- _LAS FILAS_
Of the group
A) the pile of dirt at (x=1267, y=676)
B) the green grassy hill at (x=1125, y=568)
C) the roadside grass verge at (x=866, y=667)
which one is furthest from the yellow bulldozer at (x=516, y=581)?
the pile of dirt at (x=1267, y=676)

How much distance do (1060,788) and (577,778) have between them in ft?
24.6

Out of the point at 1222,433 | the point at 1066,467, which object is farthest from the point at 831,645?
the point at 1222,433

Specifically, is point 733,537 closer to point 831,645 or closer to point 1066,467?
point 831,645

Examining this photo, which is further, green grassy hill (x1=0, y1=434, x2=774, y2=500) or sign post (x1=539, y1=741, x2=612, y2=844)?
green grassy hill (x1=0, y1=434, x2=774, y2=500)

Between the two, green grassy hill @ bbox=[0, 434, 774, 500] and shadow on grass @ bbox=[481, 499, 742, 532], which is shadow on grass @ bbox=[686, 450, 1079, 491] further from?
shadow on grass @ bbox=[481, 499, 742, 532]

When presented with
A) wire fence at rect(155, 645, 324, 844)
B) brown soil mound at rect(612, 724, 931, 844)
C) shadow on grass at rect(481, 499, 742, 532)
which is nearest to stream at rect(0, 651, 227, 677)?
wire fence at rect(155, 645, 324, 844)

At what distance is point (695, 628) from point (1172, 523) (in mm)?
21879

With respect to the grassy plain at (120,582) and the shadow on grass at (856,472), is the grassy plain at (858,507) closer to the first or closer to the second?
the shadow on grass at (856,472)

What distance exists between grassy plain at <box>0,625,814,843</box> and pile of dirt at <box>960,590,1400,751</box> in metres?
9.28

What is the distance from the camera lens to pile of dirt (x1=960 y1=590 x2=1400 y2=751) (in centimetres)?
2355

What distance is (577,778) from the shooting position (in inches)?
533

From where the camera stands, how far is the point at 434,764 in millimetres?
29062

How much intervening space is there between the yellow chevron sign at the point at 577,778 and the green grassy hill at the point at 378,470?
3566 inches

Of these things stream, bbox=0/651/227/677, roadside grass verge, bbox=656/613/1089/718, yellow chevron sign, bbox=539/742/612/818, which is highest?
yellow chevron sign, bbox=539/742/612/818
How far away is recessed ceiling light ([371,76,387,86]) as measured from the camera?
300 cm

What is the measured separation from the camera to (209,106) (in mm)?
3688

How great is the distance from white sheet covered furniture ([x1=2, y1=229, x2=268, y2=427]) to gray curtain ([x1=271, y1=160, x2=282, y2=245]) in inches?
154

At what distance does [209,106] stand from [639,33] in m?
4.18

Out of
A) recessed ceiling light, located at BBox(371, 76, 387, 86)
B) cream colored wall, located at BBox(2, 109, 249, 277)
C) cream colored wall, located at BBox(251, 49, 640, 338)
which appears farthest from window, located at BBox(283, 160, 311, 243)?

- _QUÉ SE PIDE_
Vuelve a escribir todas las filas de arriba sin cambiar nada en ellas.

- _RESPUESTA AL EJERCICIO_
Of the group
A) the pile of dirt at (x=1267, y=676)
B) the green grassy hill at (x=1125, y=568)
C) the roadside grass verge at (x=866, y=667)
which one is furthest from the yellow bulldozer at (x=516, y=581)?
the pile of dirt at (x=1267, y=676)

How much distance do (1060,788) and (577,778) have between them in ft?
24.6

Out of the point at 1222,433 | the point at 1066,467, which object is farthest from the point at 831,645?
the point at 1222,433

Specifically, is point 733,537 closer to point 831,645 or closer to point 1066,467?
point 831,645

Examining this photo, which is further, green grassy hill (x1=0, y1=434, x2=774, y2=500) or sign post (x1=539, y1=741, x2=612, y2=844)?
green grassy hill (x1=0, y1=434, x2=774, y2=500)

Between the two, green grassy hill @ bbox=[0, 434, 774, 500] and shadow on grass @ bbox=[481, 499, 742, 532], which is shadow on grass @ bbox=[686, 450, 1079, 491] further from?
shadow on grass @ bbox=[481, 499, 742, 532]

When presented with
A) wire fence at rect(155, 645, 324, 844)
B) brown soil mound at rect(612, 724, 931, 844)
C) shadow on grass at rect(481, 499, 742, 532)
which is nearest to stream at rect(0, 651, 227, 677)?
wire fence at rect(155, 645, 324, 844)

At what distance is point (695, 628) from point (1172, 523) (in mm)?
21879

With respect to the grassy plain at (120,582) and the shadow on grass at (856,472), is the grassy plain at (858,507) closer to the first or closer to the second?
the shadow on grass at (856,472)

What distance exists between grassy plain at <box>0,625,814,843</box> and pile of dirt at <box>960,590,1400,751</box> in metres?
9.28

What is the distance from the camera lens to pile of dirt (x1=960 y1=590 x2=1400 y2=751) (in centimetres)?
2355

What distance is (577,778) from the shooting position (in inches)?
533

From where the camera stands, how far is the point at 434,764 in millimetres?
29062

How much intervening space is there between the yellow chevron sign at the point at 577,778 and the green grassy hill at the point at 378,470?
3566 inches

Of these things stream, bbox=0/651/227/677, roadside grass verge, bbox=656/613/1089/718, yellow chevron sign, bbox=539/742/612/818, which is highest?
yellow chevron sign, bbox=539/742/612/818
How far away is recessed ceiling light ([371,76,387,86]) as measured from the camera?
300 cm

What is the measured separation from the camera to (209,106) (in mm)?
3688

How great is the distance from white sheet covered furniture ([x1=2, y1=229, x2=268, y2=427]) to gray curtain ([x1=271, y1=160, x2=282, y2=245]) in inches?
154

At what distance does [209,106] stand from [639,33] in m?
4.18

Out of
A) recessed ceiling light, located at BBox(371, 76, 387, 86)
B) cream colored wall, located at BBox(2, 109, 249, 277)
C) cream colored wall, located at BBox(251, 49, 640, 338)
which appears farthest from window, located at BBox(283, 160, 311, 243)?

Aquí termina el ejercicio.